How To Address Racial Discrimination

It is hard to believe sometimes that even in a highly modernized era, and in a continually globalizing world, issues like racial discrimination still exist in some areas, including the workplace. History has blatantly shown us lessons on the drastic consequences of hardcore racial discrimination, but some people just don't learn. Even laws have been set up to address this issue, but it's still a problem that some people inevitably find themselves faced with. So, what do you do if you are in a situation at work which clearly spells racial discrimination? Here's some advice to keep in mind that could help you deal with this very sensitive issue.

  • Know and fight for your rights. All human beings are created equal, whether under the law or as dictated by one's religious and moral beliefs. The fact is that no one race is superior to another and no one race has the right to discriminate against people of another race. Today, discrimination may not be as blatant as it was decades and even centuries ago, but it is still real and statistics show that most cases occur in the work environment. In 2005 alone, 27,411 race discrimination cases were filed in the Equal Employment Opportunity Commission (EEOC) of the US, the federal government agency that regulates and handles workplace discrimination cases. Most charges were filed by African-Americans. Prejudice racial in nature is ingrained in one's beliefs and we can't change people's beliefs overnight. What we can do is be aware of our rights as citizens and the provisions dictated by the law so that when someone commits an act of racial discrimination against us, we know that our rights have been violated and we may call upon the law to back us up. A particular law is Title VII of the Civil Rights Act of 1964, which aims to protect individuals against employment discrimination which is also based upon one's race, gender, age, sex, religion, national origins, etc. It stipulates that job-related concerns are to be based on a person's merit and performance, and not on his race, gender, sex, religion, etc.
  • Gather evidence and consult someone in authority. If you feel like you are being discriminated, or have been offended with regard to your race, inform your employer or someone in authority. Some examples and scenarios include being publicly ridiculed or called derogatory names, being the subject of or being told race discriminating jokes, being harassed, shown contempt or an offensive act, etc. If this doesn't happen for one time only, make sure to record what has happened in detail, so you will have evidence to back you up. Make a full written account including the exact words said and remarks made, the actions itself, even the time and date. When you have done all that you could and consulted your employer about the issue, it is up to him to decide what action should be taken upon the offender, or to follow what is stated in the company rules for handling situations like racial discrimination.

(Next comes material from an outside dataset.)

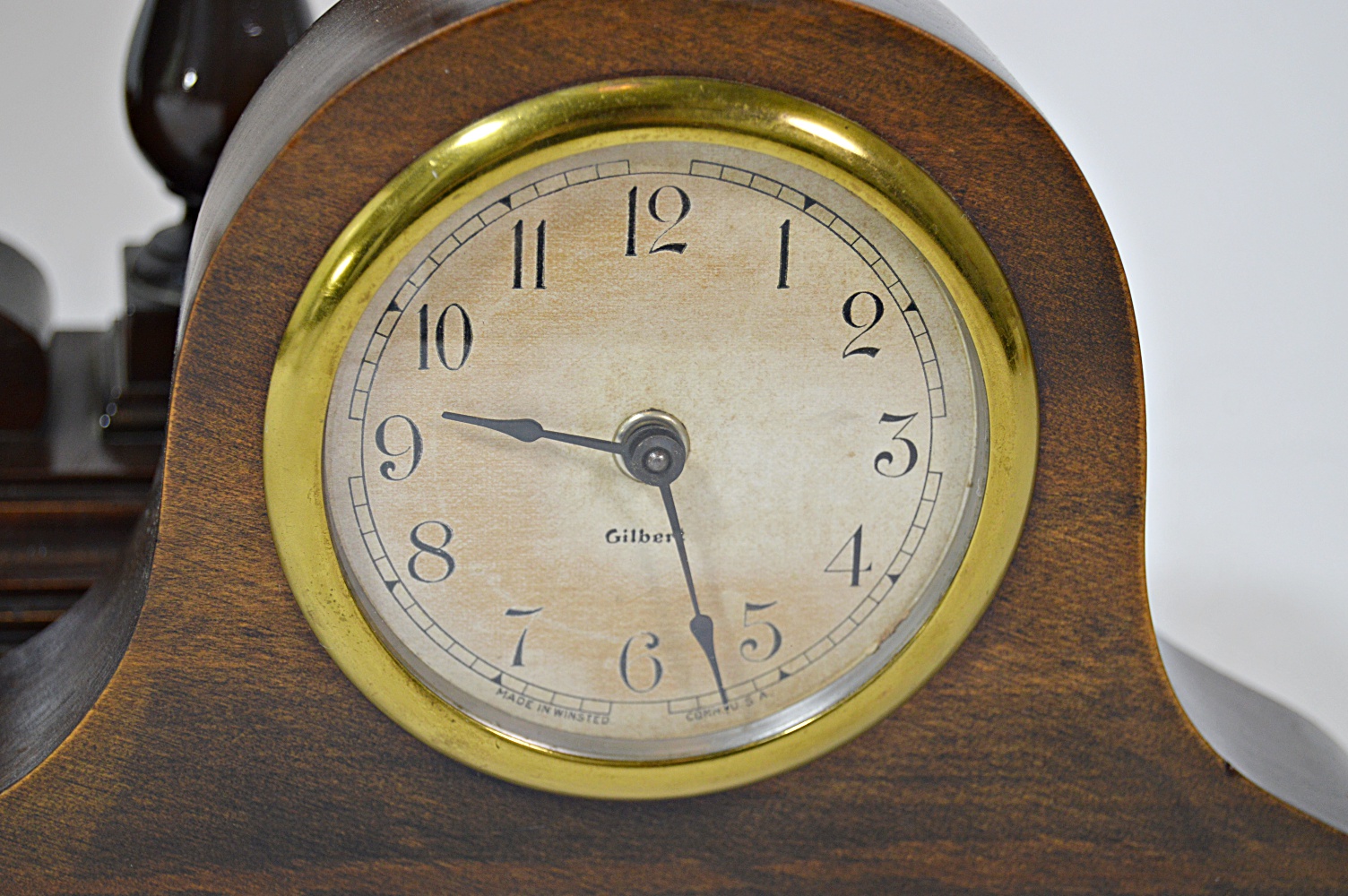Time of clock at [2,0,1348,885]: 9:27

If, however, the employer has been given enough time to resolve the issue and doesn't do anything about it or has taken ineffective action, or in some cases that the employer itself is the offender, it is time to notify and consult the EEOC. The EEOC will be responsible in carrying out investigations, interviews, and depending on the degree of the offense, will also enforce appropriate action on the offender like charging a hefty fine, revoking business or employment/professional license, taking instruction and training courses on federal laws covering regulation of racial discrimination or a combination of any or all of these.